Cooperative MARL problems are often modeled by decentralized Partially Observable Markov Decision Processes (Dec-POMDPs, (Oliehoek & Amato, 2016)) (N , S, {A i } , T , R, Ω, O, γ). Here, N = 1, . . . , n is the set of agents, S is a set of states, A = × i A i is the set of joint actions, T is a set of conditional transition probabilities between states, T (s, a, s ′ ) = P (s ′ | s, a), R : S × A → R is the reward function, O = × i O i is a set of observations for agent i, Ω is a set of conditional observation probabilities Ω (s ′ , a, o) = P (o | s ′ , a), and γ ∈ [0, 1] is the discount factor.
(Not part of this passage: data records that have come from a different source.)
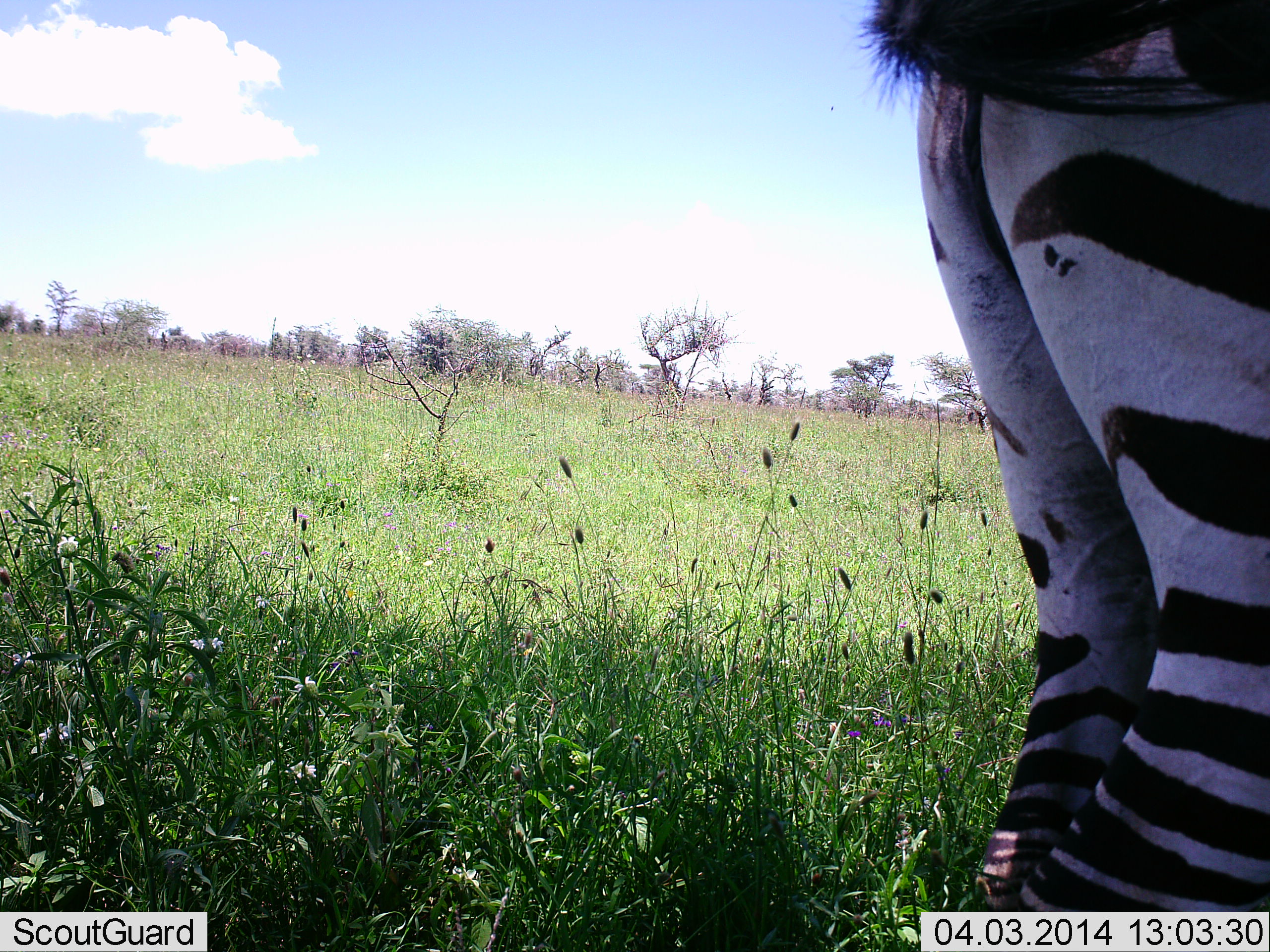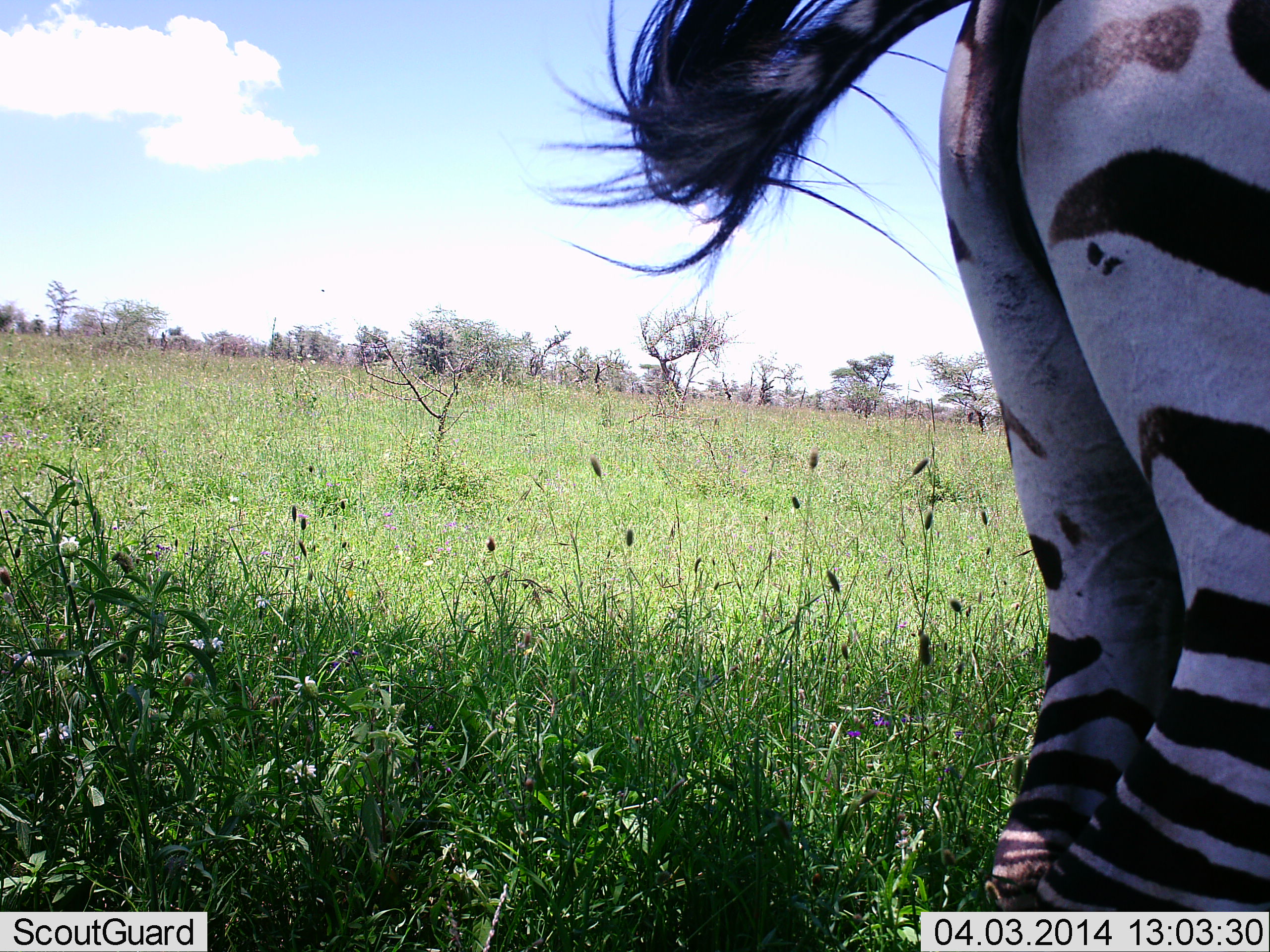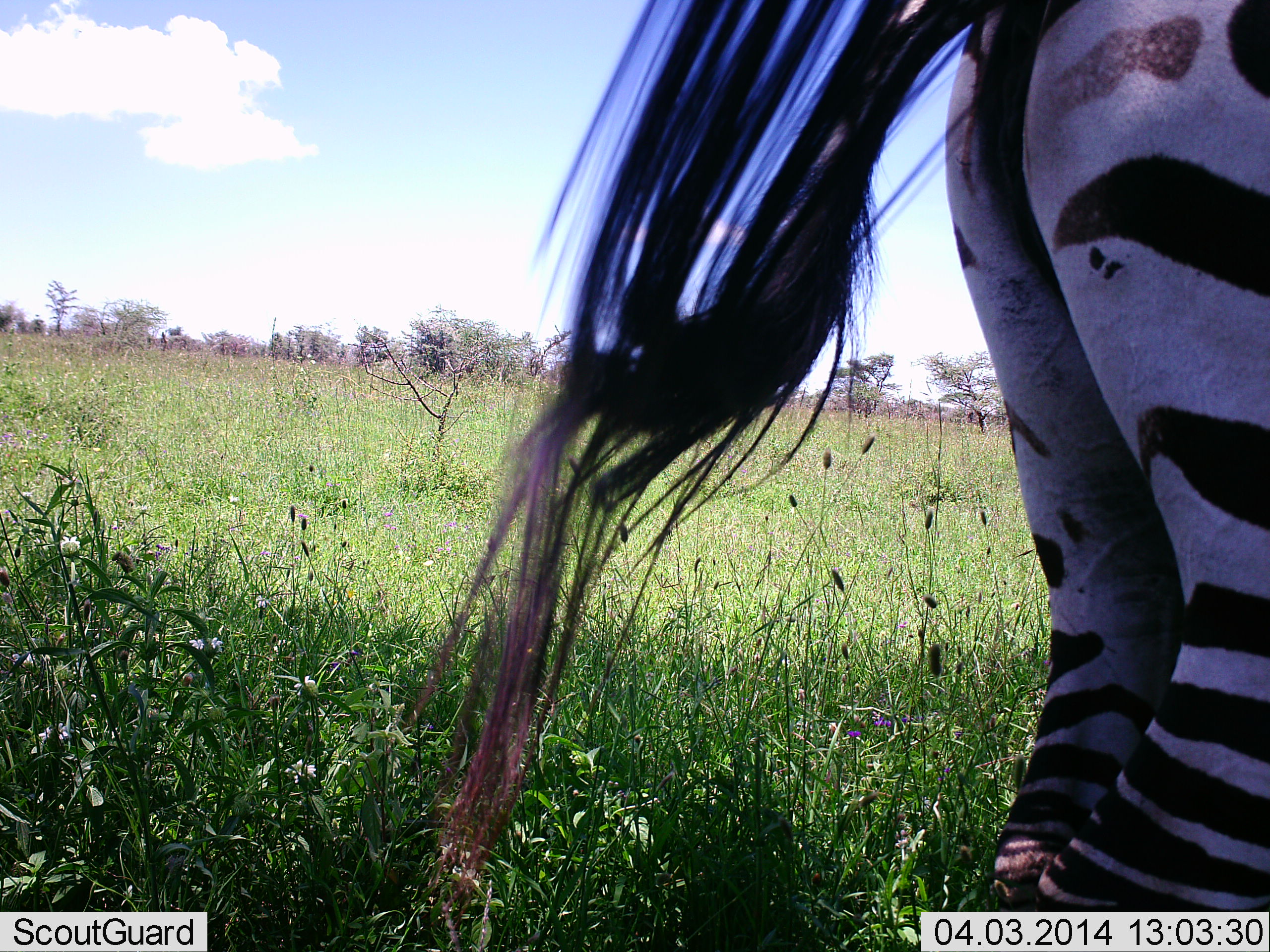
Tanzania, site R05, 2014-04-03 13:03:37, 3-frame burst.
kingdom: Animalia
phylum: Chordata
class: Mammalia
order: Perissodactyla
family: Equidae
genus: Equus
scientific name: Equus quagga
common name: plains zebra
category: zebra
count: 1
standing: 92%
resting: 0%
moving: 10%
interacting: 0%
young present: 0%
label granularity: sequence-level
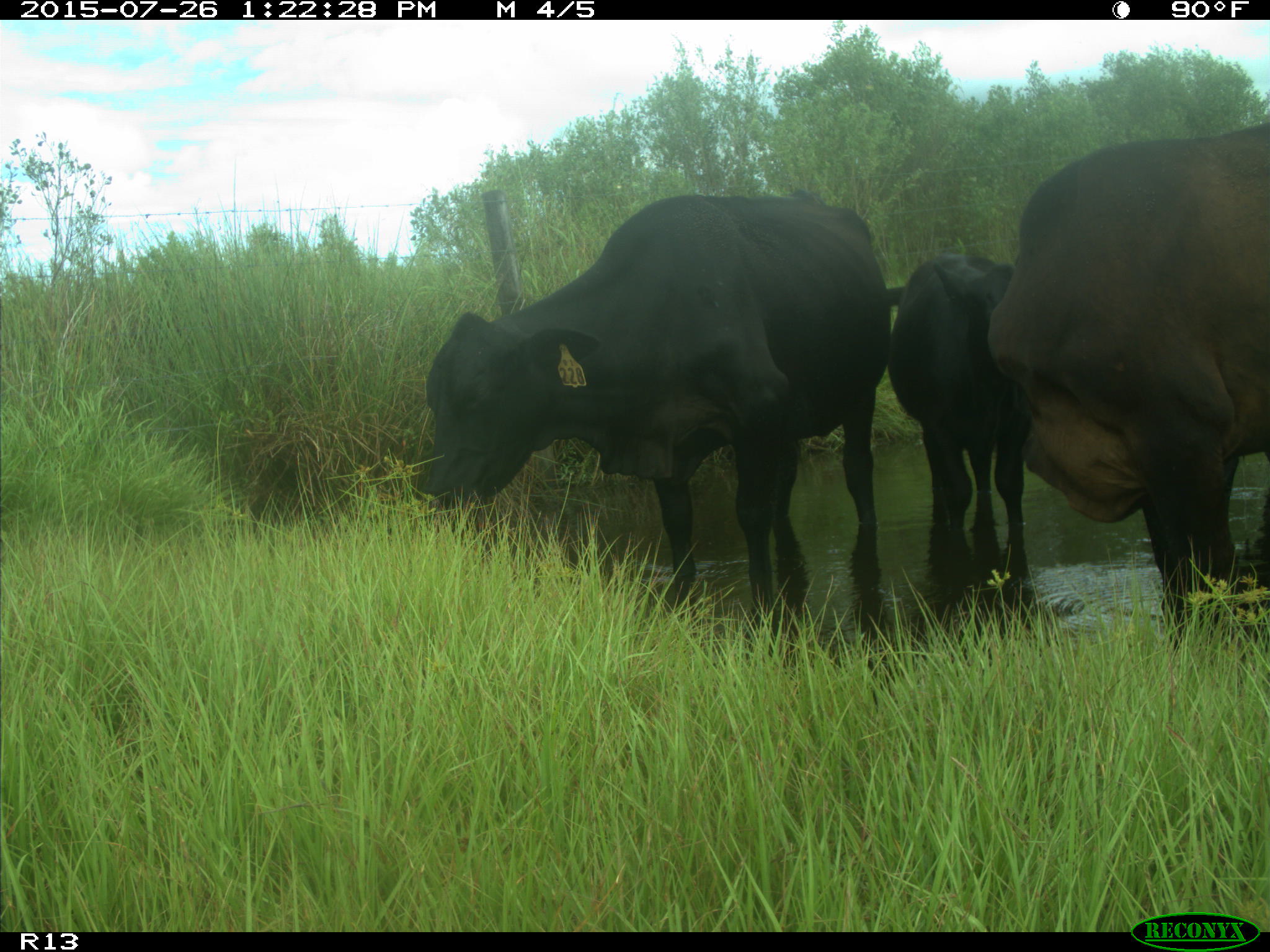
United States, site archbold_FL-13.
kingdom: Animalia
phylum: Chordata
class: Mammalia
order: Artiodactyla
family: Bovidae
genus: Bos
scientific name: Bos taurus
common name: domestic cow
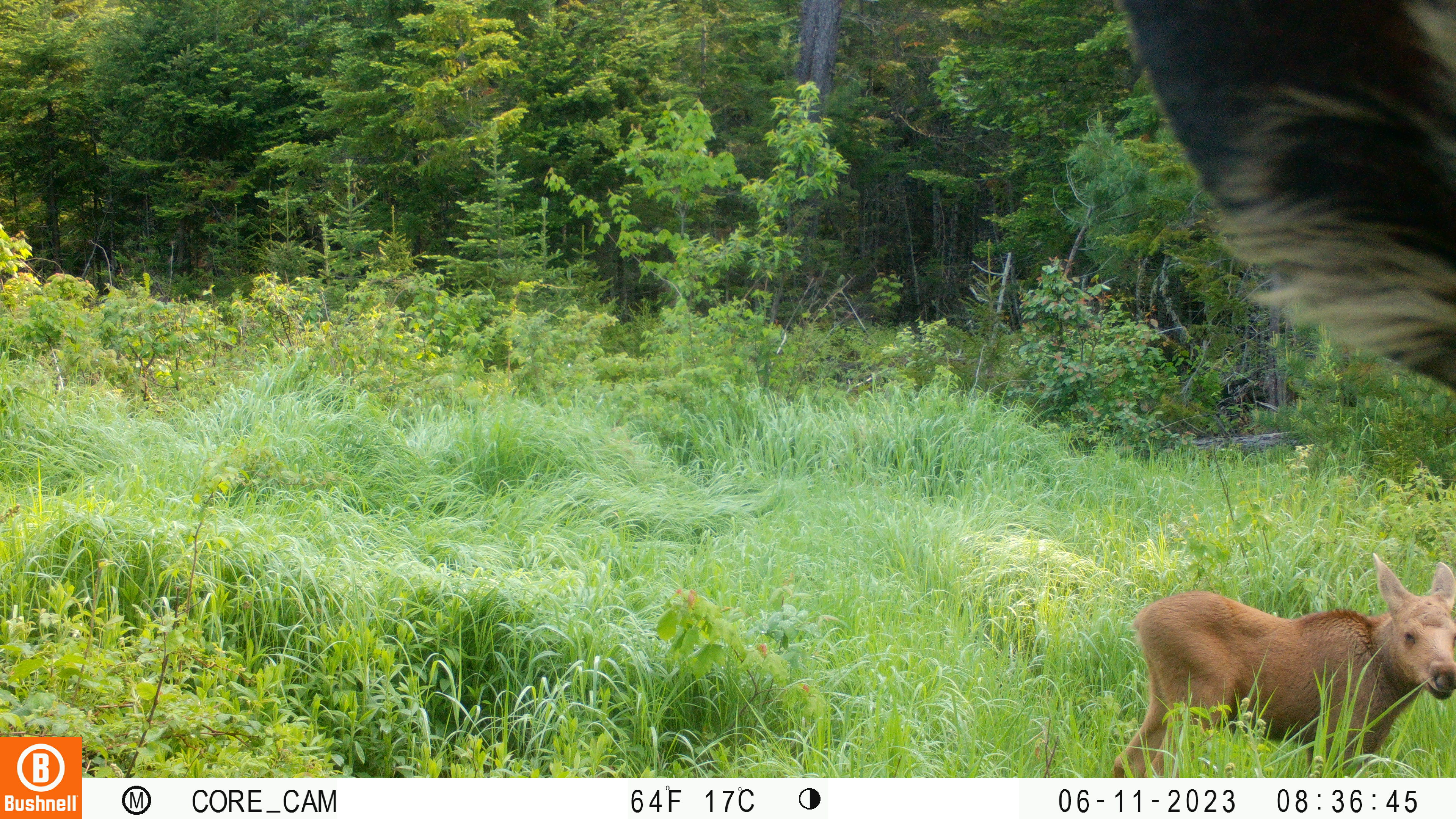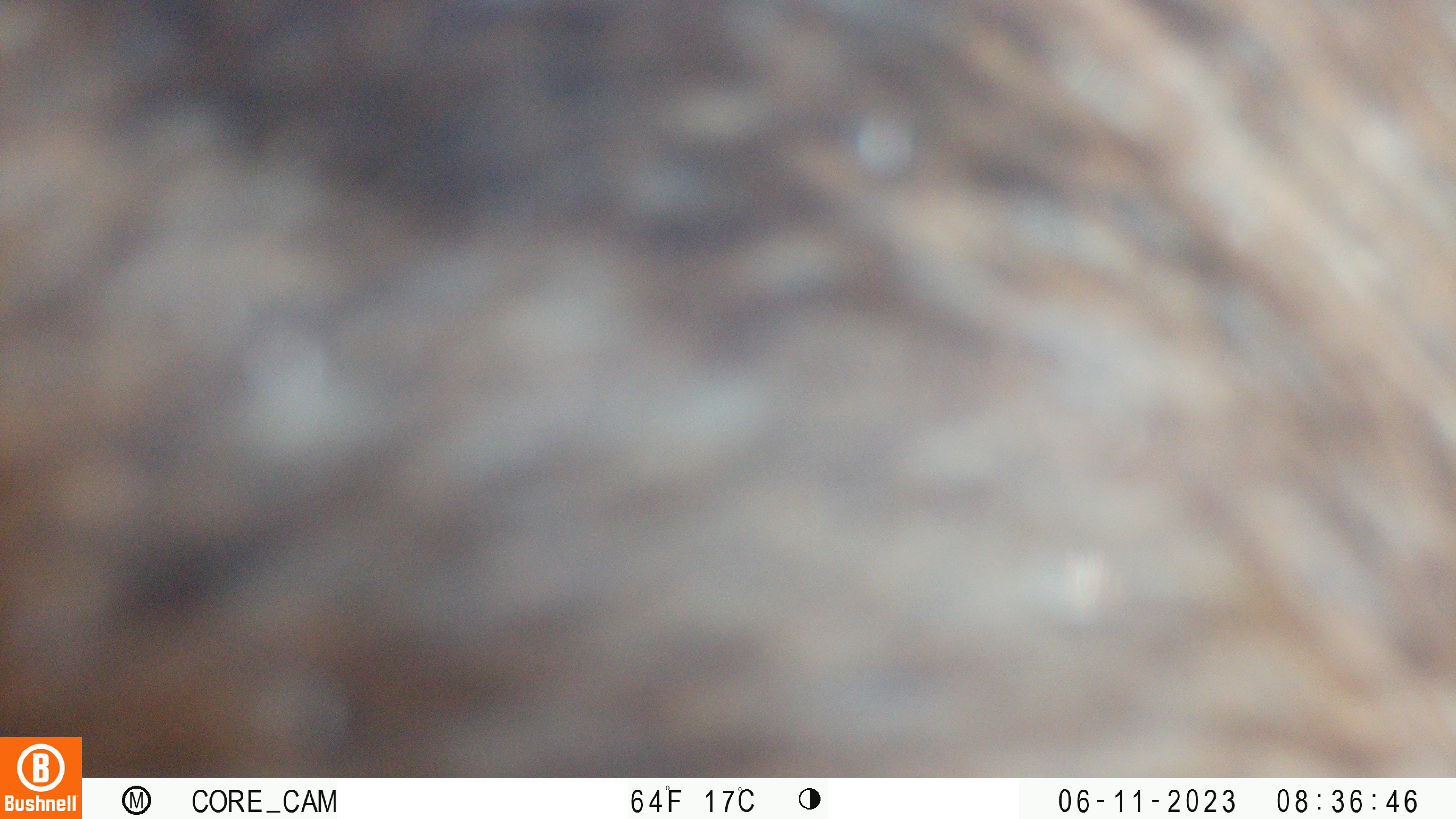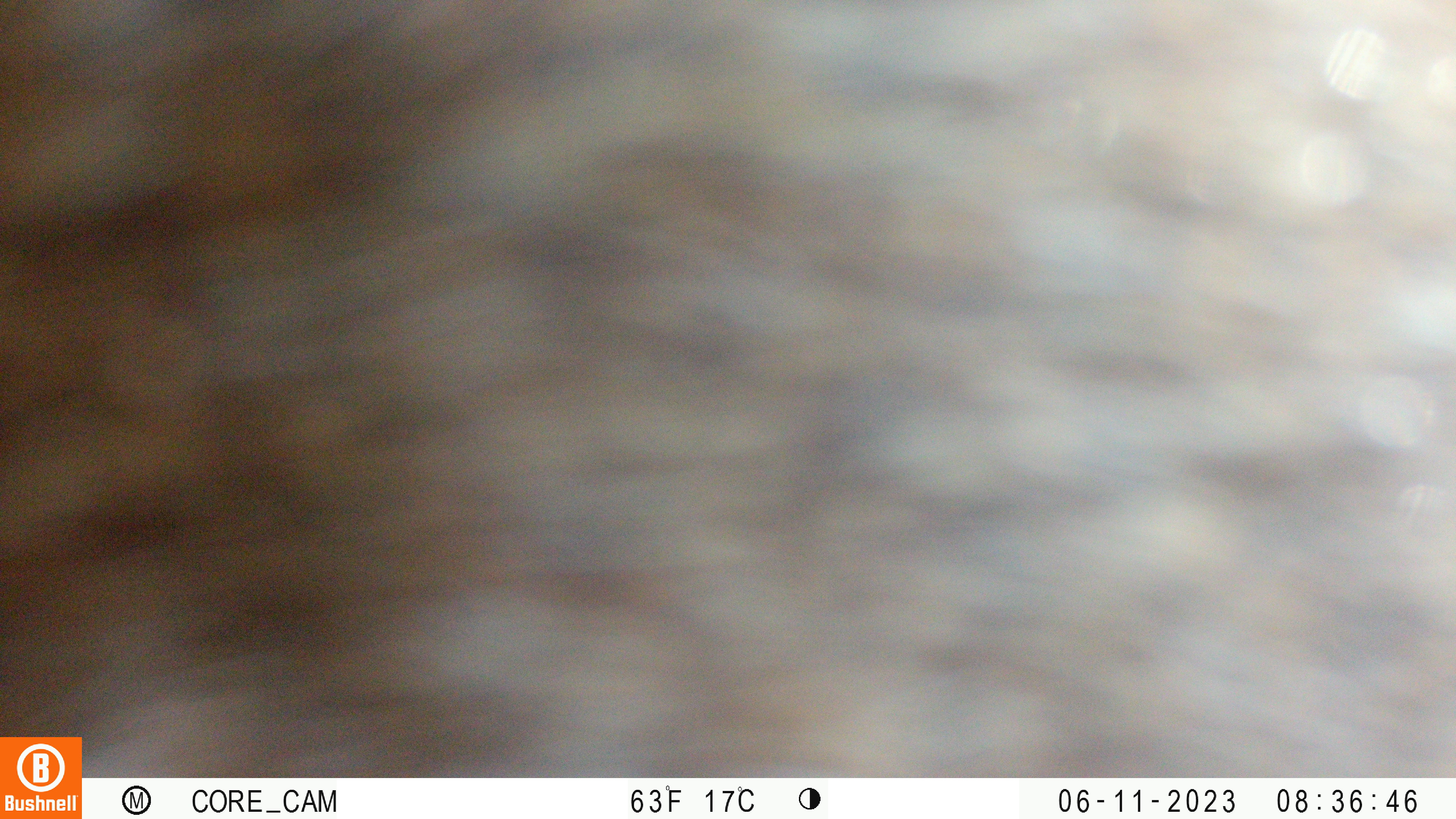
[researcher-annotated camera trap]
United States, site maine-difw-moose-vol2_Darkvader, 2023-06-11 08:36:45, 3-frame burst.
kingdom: Animalia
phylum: Chordata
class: Mammalia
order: Artiodactyla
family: Cervidae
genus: Alces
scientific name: Alces alces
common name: moose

At each time step, each agent takes an action a i , and the state is updated based on the transition function (using the current state and the joint action). Each agent observes an observation based on the observation function Ω (s ′ , a, o) (using the next state and the joint action) and a reward is generated for the entire team based on the reward function R(s, a). The goal is to maximize the expected cumulative reward over a finite or infinite number of steps.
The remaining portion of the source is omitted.